Selon lui, « deux convois en une semaine ont été vus en train de déposer des migrants subsahariens, une centaine au total dans les environs de Hazoua », à plus de 500 kilomètres au sud de Tunis. « Beaucoup essayent de rejoindre les oasis où les habitants leur donnent de l’eau et de la nourriture », a-t-il ajouté. D’autres migrants ont été déposés plus au nord, toujours près de la frontière entre l’Algérie et la Tunisie, longue de plus de 1 000 kilomètres.
Sans nourriture
Le 11 juillet, un Ivoirien de 25 ans, Youssouf Bilayer, a raconté avoir été arrêté le 4 juillet à Sfax alors qu’il voulait prendre un train pour Tunis, et conduit près de Gafsa, une zone minière à 360 kilomètres au sud de la capitale. « On était dans six bus et on nous a répartis dans la forêt, on nous a fait descendre en nous frappant », a-t-il raconté, soulignant que depuis, son groupe de huit personnes, qui s’est réduit à six « parce que deux ne pouvaient plus continuer », marche vers le nord.
« On demande qu’on nous sorte d’ici et qu’on nous emmène à Tunis ou Sfax », a-t-il dit, assurant se trouver à 40 kilomètres au sud de Kasserine (centre-ouest). « On souffre beaucoup, on arrive à trouver un peu d’eau dans la forêt mais on n’a rien à manger, les gens disent que la police leur interdit de nous donner à manger, on arrive juste un peu à recharger nos téléphones », raconte Youssouf Bilayer, qui travaillait depuis quatre ans comme soudeur à Sfax.

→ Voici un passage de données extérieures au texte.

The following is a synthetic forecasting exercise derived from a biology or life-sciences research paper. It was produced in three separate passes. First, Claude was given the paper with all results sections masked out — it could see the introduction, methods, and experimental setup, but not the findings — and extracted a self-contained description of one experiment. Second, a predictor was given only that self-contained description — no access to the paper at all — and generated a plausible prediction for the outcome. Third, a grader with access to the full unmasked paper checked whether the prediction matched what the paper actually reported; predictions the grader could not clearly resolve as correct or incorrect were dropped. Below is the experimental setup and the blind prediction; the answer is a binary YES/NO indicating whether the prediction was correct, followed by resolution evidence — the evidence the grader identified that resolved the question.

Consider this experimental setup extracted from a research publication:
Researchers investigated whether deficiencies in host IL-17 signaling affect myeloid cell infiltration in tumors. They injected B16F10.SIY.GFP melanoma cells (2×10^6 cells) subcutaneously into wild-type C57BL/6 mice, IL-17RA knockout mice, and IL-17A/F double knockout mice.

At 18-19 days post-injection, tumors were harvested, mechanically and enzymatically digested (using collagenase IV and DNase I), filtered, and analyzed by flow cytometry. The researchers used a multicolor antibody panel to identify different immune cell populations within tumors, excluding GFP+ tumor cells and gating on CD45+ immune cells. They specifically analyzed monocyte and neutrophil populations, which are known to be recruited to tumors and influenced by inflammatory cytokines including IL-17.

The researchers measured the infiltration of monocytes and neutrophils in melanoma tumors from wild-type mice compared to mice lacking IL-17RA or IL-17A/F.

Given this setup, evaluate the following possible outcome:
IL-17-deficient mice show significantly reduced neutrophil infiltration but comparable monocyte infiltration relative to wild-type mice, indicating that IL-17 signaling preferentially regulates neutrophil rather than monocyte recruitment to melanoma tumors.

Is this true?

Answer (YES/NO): NO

Selon lui, à chaque fois que son groupe essaye d’aller sur la route, la police les repousse vers la forêt et la frontière algérienne.
Human Rights Watch a fait part de son inquiétude pour « 150 à 200 migrants subsahariens » se trouvant à la frontière algéro-tunisienne. Selon elle, des témoignages ont fait état de « plusieurs morts » dans ces zones.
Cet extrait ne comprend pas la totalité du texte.